**Written task:** An exact copy of the records is required, minus the pictures they hold.
* start Exercise data *
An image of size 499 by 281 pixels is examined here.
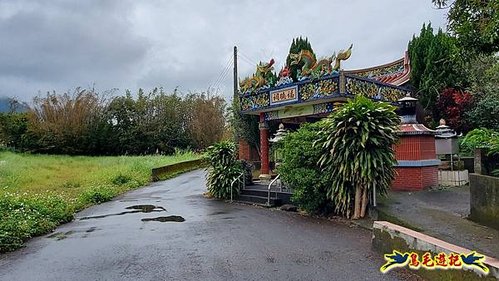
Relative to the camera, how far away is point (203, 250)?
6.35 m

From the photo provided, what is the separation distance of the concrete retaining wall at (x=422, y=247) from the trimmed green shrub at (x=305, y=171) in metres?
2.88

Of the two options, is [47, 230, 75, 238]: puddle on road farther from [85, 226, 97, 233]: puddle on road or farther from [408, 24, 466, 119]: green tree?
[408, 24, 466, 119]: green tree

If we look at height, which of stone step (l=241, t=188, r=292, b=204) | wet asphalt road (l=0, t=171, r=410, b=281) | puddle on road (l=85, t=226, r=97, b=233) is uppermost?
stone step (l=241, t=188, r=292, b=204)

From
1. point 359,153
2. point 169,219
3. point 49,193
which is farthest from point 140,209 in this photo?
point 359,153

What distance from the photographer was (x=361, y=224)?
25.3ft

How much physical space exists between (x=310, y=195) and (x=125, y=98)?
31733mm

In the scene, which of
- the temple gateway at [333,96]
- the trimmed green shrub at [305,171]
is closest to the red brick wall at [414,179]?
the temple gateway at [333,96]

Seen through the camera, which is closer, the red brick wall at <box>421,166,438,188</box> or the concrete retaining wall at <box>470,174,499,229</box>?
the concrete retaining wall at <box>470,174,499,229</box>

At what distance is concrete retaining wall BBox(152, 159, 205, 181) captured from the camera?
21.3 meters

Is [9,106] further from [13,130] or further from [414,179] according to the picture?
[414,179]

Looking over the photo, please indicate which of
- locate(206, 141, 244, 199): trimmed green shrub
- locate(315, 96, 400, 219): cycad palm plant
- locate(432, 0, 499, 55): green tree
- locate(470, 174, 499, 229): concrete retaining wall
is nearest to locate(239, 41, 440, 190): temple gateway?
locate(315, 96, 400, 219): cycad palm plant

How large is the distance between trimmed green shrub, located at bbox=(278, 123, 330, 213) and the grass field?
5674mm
* end Exercise data *
**Complete output:**
An image of size 499 by 281 pixels is examined here.
Relative to the camera, how far away is point (203, 250)?
6.35 m

From the photo provided, what is the separation distance of the concrete retaining wall at (x=422, y=247) from the trimmed green shrub at (x=305, y=171) in metres?
2.88

Of the two options, is [47, 230, 75, 238]: puddle on road farther from [85, 226, 97, 233]: puddle on road or farther from [408, 24, 466, 119]: green tree?
[408, 24, 466, 119]: green tree

If we look at height, which of stone step (l=241, t=188, r=292, b=204) | wet asphalt road (l=0, t=171, r=410, b=281) | puddle on road (l=85, t=226, r=97, b=233) is uppermost?
stone step (l=241, t=188, r=292, b=204)

From
1. point 359,153
2. point 169,219
3. point 49,193
which is farthest from point 140,209 in this photo?
point 359,153

What distance from the photographer was (x=361, y=224)?
25.3ft

How much physical space exists between (x=310, y=195) and (x=125, y=98)?
31733mm

In the scene, which of
- the temple gateway at [333,96]
- the trimmed green shrub at [305,171]
is closest to the red brick wall at [414,179]?
the temple gateway at [333,96]

Seen through the camera, which is closer, the red brick wall at <box>421,166,438,188</box> or the concrete retaining wall at <box>470,174,499,229</box>?
the concrete retaining wall at <box>470,174,499,229</box>

At what distance is concrete retaining wall BBox(152, 159, 205, 181) captured from the camera?
21.3 meters

Is [9,106] further from [13,130] or further from [414,179] according to the picture?
[414,179]

Looking over the photo, please indicate which of
- locate(206, 141, 244, 199): trimmed green shrub
- locate(315, 96, 400, 219): cycad palm plant
- locate(432, 0, 499, 55): green tree
- locate(470, 174, 499, 229): concrete retaining wall
is nearest to locate(239, 41, 440, 190): temple gateway?
locate(315, 96, 400, 219): cycad palm plant

How large is the distance between trimmed green shrub, located at bbox=(278, 123, 330, 213) and the grass field?
5674mm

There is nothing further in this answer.